La Chambre ayant considéré que la suspension de pigments revendiquée était évidente, la Titulaire avait proposé une revendication portant sur l'utilisation des pigments dans une formulation d'encre flexographique pour obtenir les effets suivants: moins de défauts d'impression, un pouvoir couvrant plus élevé et des couleurs plus intenses, tout en permettant l'utilisation d'un anilox à plus faible volume.
L'Opposante argumentait que les caractéristiques fonctionnelles étaient définies en termes relatifs et concernaient des concepts peu définis, ce à quoi la Titulaire rétorquait que la jurisprudence acceptait ce type de revendications, faisant notamment référence à la "réduction de la friction" de G2/88.
La Chambre estime que la revendication n'est pas claire.
Elle fait tout d'abord remarquer que les revendications d'utilisation doivent être aussi claires que les autres. Dans G2/88 et G6/88, l'utilisation porte sur un effet technique qui est objectivement distinct de celui connu de l'art antérieur (réduction de la friction / anti-corrosion, régulation de la croissance des plantes / antifongique). Dans de tels cas, l'effet peut légitimement être défini en des termes larges. Si l'invention est basée sur la découverte d'un nouvel effet technique il est en effet généralement accepté de définir l'effet en termes larges, à condition que l'effet soit suffisamment distinct pour délimiter clairement la portée par rapport à l'art antérieur.

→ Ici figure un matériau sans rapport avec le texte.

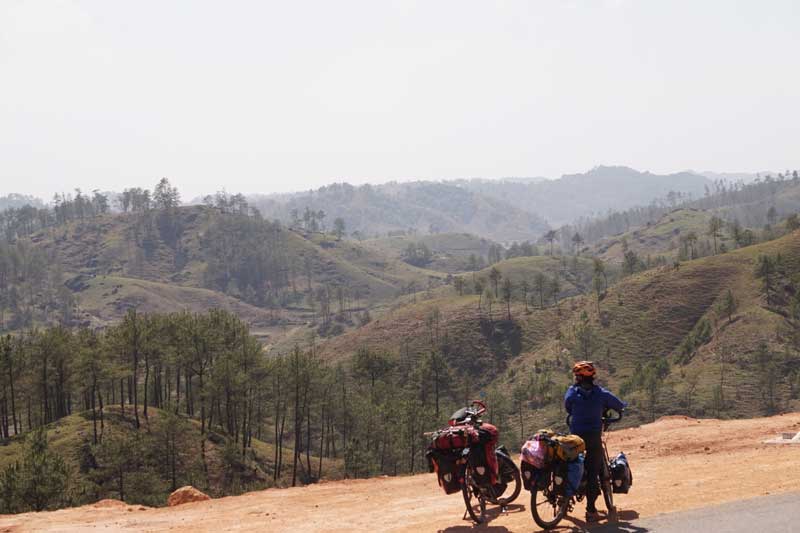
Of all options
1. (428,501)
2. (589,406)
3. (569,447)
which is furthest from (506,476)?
(428,501)

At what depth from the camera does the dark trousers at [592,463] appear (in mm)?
13414

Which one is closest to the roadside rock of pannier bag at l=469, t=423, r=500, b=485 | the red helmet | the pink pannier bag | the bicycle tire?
pannier bag at l=469, t=423, r=500, b=485

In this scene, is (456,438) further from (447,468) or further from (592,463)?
(592,463)

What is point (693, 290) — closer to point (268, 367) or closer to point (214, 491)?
point (268, 367)

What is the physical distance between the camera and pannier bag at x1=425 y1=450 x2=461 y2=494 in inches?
553

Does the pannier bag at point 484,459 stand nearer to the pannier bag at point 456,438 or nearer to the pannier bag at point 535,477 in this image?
the pannier bag at point 456,438

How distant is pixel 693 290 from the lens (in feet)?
490

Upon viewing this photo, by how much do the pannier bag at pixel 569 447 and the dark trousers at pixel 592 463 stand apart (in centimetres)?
49

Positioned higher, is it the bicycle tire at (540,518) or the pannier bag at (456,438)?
the pannier bag at (456,438)

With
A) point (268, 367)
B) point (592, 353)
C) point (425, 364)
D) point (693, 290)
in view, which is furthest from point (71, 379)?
point (693, 290)

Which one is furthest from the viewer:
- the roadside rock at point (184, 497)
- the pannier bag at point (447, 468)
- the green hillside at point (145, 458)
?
the green hillside at point (145, 458)

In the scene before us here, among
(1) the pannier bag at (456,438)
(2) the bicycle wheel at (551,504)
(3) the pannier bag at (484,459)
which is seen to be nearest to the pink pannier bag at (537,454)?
(2) the bicycle wheel at (551,504)

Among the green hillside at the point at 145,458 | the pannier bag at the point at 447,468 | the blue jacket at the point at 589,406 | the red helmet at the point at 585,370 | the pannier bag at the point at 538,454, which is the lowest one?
the green hillside at the point at 145,458

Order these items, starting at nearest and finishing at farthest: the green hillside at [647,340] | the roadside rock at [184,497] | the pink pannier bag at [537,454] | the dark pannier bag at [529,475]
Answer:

Le cas d'espèce est différent en ce que D10 concerne un but analogue: dans D10 les pigments sont aussi utilisés dans une encre flexographique. La seule différence est que la revendication spécifie que son utilisation améliore différents aspects de la qualité d'impression alors que D10 rapporte en son exemple comparatif 8 que l'encre est comparativement inférieure à d'autres alternatives. En outre, dans l'exemple 2 de D2, cité dans D10, l'additif procure le même effet que celui décrit dans le brevet, à savoir empêcher l'agglomération du pigment.
L'utilisation revendiquée ne cherche pas à définir un effet technique distinct mais plutôt des améliorations relatives. Dans un tel cas, l'article 84 CBE ne peut être respecté que si l'amélioration est définie d'une manière qui procure une portée claire et objectivement vérifiable. Il serait autrement impossible de vérifier si une utilisation tombe ou pas dans la portée, par exemple celle de l'exemple comparatif 8 de D10.
Dans le cas d'espèce aucun critère objectif n'est disponible pour déterminer le nombre de défauts d'impression, le degré de couvrance, l'intensité de la couleur ou le volume de l'anilox peuvent être considérés comme suffisamment faibles ou élevés pour que d'autres utilisations entrent ou sortent du champ d'application de la revendication.
Lorsqu'une invention revendiquée est définie par l'utilisation d'une entité connue pour obtenir un effet ou un objectif technique connu, et que la contribution technique alléguée réside dans une amélioration ou un renforcement relatif de cet effet ou de cet objectif, l'exigence de clarté prévue à l'article 84 CBE impose généralement que la caractéristique définissant cette amélioration ou ce renforcement relatif soit exprimée en termes objectivement vérifiables, garantissant ainsi la sécurité juridique quant à l'étendue de la protection.